Arbeitsaufträge:
A - Gib einen Abschnitt aus dem Text über Elektromobilität wortgetreu aus. Beginne bei den Worten „Auch Andres Pfeiffer, globaler“ und höre nach „um Abrechnungen geht.“ auf.
B - Führe den Text über Elektromobilität nach seinem letzten Satz weiter.

Textauszug:
::::::::

Auch Andres Pfeiffer, globaler Leiter der E-Mobilitätssparte des Energieriesens Eon ist optimistisch: „Im urbanen Raum funktioniert das schon.“ Sein Unternehmen möchte für alle Marktplayer eine Art Energieberater sein, wenn es um Elektromobilität geht. Beispielhaft dafür: die weltweite Zusammenarbeit mit Nissan, bei der es um Wallboxen für das heimische Laden, aber auch um Abrechnungen geht.

Viele Nutzungen erforderten laut Ansicht von Pfeiffer aber auch Schnellladungen. Dieses Laden mit 150 kW Leistung und mehr ähnele immer mehr dem normalen Tanken. In Malmö und Kopenhagen „betankt“ Eon Busse bereits induktiv. Doch er weiß auch: Im normalen Fahrzeugbereich bewegt sich die Industrie noch nicht. Dabei gebe es bereits Nachrüstsätze für induktives Laden – eine Technik, die für Pfeiffer eine Art „Game-Changer“ sein könnte.

Für Heckmann hängt vieles von der Batteriezellentechnik und deren Preis ab. Aktuell profitierten vor allem japanische und chinesische Anbieter von der Wertschöpfung in der Batterie. Heckmann: „Die Batterie macht aktuell 30 % bis 40 % des Wertes aus, davon wiederum entfallen 60 % auf die Zellen.“ Es lohne sich also an neuen innovativen Techniken zu forschen. So wie beispielsweise Henkel mit ihren Spezialfolien für Energiespeicher. Fest steht für Heckmann: neue Batteriekonzepte, aber auch Leichtbau, Ladeinfrastruktur und über all dem vernetzte Systeme, böten für europäische Firmen jede Menge Chancen.

Das dürften auch die auf dem CAR-Symposium versammelten Zulieferer gerne gehört haben. Denn viele von ihnen erweitern ihr Portfolio um die ein oder andere e-mobile Spezialität. Webasto, den meisten bekannt für Standheizungen und Panoramadächer, ist längst auf diesen Zug aufgesprungen. Seit 2015 bieten die Bayern einen Hochvoltheizer für Plug-in-Hybride und Elektrofahrzeuge an. Jetzt will man sich auf „Wallboxen in guter Qualität“ stürzen, verkündete in Bochum CEO Holger Engelmann. Auch als Systemhersteller von Batteriesystemen und -technologien will sich das bayerische Familienunternehmen aufstellen und legt dabei u. a. Wert auf elektrische und sparsame Standheizungen für E-Mobile.

::::::::

Vorliegende Daten:
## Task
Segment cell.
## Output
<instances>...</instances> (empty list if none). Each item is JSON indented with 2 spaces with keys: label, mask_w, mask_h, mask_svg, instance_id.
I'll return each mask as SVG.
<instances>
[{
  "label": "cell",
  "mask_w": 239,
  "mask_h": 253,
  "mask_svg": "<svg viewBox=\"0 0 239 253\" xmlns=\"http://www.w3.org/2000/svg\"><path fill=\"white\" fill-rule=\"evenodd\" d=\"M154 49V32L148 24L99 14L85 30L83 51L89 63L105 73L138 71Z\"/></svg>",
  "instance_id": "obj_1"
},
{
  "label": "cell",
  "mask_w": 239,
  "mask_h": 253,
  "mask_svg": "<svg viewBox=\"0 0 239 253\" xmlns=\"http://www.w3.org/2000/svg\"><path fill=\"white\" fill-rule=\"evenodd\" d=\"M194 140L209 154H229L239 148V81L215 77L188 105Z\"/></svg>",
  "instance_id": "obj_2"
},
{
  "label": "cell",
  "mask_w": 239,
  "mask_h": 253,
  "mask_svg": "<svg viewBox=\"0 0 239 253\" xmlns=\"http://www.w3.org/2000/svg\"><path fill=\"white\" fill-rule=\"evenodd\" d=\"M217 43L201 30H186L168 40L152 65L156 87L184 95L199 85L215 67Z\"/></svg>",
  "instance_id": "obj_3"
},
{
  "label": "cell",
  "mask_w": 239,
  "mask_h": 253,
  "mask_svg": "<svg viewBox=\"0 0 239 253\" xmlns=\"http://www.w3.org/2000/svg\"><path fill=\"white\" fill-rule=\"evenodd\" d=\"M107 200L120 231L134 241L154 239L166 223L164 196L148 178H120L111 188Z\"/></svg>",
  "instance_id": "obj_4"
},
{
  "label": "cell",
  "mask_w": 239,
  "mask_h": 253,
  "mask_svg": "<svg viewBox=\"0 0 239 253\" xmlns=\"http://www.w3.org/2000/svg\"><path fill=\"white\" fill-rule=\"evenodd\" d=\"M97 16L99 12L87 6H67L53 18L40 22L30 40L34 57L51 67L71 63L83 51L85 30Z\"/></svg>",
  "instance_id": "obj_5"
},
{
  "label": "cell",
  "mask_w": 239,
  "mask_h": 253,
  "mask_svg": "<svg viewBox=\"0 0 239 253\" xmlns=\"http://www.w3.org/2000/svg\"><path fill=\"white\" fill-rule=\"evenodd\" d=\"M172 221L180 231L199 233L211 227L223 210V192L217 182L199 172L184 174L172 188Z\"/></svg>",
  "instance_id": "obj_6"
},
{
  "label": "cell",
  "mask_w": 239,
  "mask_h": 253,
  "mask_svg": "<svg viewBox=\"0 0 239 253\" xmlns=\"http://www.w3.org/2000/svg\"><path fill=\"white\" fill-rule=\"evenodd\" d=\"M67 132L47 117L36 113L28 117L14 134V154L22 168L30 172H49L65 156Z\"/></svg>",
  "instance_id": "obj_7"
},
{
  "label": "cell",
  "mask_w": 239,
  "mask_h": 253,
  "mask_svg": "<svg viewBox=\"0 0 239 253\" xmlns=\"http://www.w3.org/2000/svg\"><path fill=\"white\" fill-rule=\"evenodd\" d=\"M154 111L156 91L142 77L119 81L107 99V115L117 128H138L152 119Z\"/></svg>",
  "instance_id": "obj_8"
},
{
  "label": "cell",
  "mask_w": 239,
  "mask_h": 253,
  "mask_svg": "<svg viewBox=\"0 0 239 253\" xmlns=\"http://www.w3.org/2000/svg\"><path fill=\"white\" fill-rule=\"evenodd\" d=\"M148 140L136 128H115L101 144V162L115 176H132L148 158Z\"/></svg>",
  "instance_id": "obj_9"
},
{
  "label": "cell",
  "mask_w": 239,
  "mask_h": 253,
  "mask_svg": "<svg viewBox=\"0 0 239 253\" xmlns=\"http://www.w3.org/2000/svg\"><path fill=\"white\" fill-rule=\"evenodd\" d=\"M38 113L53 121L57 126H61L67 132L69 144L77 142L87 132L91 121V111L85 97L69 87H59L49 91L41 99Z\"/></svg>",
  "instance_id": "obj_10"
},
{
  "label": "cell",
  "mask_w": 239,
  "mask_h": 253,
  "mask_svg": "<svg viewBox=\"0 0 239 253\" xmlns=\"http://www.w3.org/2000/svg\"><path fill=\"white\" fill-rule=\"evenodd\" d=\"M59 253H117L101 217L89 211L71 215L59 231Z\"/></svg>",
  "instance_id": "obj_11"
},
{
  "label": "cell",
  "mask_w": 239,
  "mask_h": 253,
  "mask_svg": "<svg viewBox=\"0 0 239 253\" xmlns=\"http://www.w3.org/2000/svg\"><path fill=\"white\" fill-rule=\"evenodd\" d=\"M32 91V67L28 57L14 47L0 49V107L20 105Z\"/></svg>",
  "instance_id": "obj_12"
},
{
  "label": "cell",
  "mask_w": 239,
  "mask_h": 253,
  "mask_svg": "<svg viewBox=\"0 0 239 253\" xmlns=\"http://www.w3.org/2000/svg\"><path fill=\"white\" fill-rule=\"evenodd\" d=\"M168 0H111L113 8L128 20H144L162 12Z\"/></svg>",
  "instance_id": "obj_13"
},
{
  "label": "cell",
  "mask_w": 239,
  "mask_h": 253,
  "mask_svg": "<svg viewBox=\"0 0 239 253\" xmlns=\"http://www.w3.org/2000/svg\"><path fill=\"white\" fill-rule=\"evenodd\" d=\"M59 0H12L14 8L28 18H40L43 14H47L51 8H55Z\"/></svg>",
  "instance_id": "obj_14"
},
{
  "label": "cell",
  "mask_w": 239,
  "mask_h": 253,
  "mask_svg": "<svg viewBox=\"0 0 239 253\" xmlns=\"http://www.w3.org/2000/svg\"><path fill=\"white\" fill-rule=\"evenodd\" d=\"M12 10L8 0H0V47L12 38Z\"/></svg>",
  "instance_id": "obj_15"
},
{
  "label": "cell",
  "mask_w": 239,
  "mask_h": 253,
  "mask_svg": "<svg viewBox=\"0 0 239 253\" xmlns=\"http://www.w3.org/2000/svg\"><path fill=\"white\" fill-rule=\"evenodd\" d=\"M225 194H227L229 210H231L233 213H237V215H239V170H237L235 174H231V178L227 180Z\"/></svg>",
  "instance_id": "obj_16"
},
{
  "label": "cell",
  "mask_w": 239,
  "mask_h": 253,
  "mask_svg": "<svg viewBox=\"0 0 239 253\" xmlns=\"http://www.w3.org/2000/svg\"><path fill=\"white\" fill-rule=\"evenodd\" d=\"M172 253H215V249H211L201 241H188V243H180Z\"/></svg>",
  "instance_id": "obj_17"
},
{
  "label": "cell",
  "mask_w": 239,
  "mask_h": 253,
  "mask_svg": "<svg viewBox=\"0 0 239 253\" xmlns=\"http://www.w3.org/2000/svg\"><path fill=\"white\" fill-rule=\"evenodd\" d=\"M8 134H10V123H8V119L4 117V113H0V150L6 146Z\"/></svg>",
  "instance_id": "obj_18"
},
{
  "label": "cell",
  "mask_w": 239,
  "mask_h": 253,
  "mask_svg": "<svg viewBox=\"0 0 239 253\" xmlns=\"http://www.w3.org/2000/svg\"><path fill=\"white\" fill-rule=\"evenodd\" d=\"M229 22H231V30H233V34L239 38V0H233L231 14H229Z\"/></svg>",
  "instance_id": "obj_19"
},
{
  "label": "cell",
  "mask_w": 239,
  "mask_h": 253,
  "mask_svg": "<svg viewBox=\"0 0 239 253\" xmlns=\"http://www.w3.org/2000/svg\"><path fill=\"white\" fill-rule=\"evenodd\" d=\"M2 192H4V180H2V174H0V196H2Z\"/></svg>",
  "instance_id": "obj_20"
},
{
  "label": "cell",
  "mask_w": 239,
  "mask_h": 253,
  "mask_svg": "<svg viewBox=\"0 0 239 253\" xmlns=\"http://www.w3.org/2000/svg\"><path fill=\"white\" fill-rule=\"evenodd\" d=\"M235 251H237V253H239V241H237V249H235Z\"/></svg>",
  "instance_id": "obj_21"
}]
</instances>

::::::::

Lösungen:
A -
Auch Andres Pfeiffer, globaler Leiter der E-Mobilitätssparte des Energieriesens Eon ist optimistisch: „Im urbanen Raum funktioniert das schon.“ Sein Unternehmen möchte für alle Marktplayer eine Art Energieberater sein, wenn es um Elektromobilität geht. Beispielhaft dafür: die weltweite Zusammenarbeit mit Nissan, bei der es um Wallboxen für das heimische Laden, aber auch um Abrechnungen geht.

B -
Motorenspezialist Mahle zeigte auf dem CAR-Symposium sein Konzeptfahrzeug Meet und gewährte einen Blick unter die hintere Achse. Dort nämlich sitzt neben dem Traktionsantrieb die thermoelektrische Wärmepumpe. Die erzeugte Wärme kann den Innenraum des 48-V-Stromers heizen und speziell in Wintermonaten zu erheblich längeren Laufzeiten der E-Fahrzeuge beitragen. „Wir nutzen jedes Quäntchen Wärme“, erklärt Mahle-Forschungschef Otmar Scharrer stolz. Das Thermomanagement soll die Reichweite im Sommer um 5 %, im Winter um 50 % steigern. Für Schneider ist klar: Noch bis 2021 wird die Zahl der Verbrenner steigen, aber dann wird sich die automobile Welt ändern.

„Das wird jedoch ein schwieriger Prozess“, prognostizierte Ferdinand Dudenhöffer, Direktor des CAR – Center Automotive Research. „In den nächsten zehn bis 15 Jahren müssen die Autohersteller den Anteil des Verbrennungsmotors zurück- und den Anteil der Elektromobilität Stück für Stück hochfahren.“

Auch Webasto-Chef Engelmann sieht das ähnlich, jedoch eher wie eine evolutionäre Entwicklung: „Aus dem Bestehenden wird etwas Neues, Anderes – vielleicht vergleichbar mit einer Raupe, aus der sich ein Schmetterling entwickelt.“ Dabei wird sich auch sein Unternehmen wandeln: „vom Mechanik- zum Mechatronikhersteller“, verkündete er.

Dass die Elektromobilität die Autobranche umkrempeln wird, steht für Martin Daum, Mitglied des Vorstands der Daimler AG und dort verantwortlich für Trucks & Buses, fest. Für den Bereich der schweren Lkw ist er jedoch zurückhaltender: „Unsere Geschäftskunden kaufen emotionslos genau das, was sie benötigen. Steht kein valides Geschäftsmodell hinter elektrischen Antrieben, funktioniert das nicht.“

VW-Finanzchef Witter mahnte am Schluss des Kongresses an: „Allein vom Reden wird das nichts mit der Elektromobilität. Wir dürfen uns nicht abhängen lassen – also sollten wir machen.“ Für ihn sind die Verbrennungsmotoren jedoch noch auf längere Sicht die Brücke in die E-Mobilität.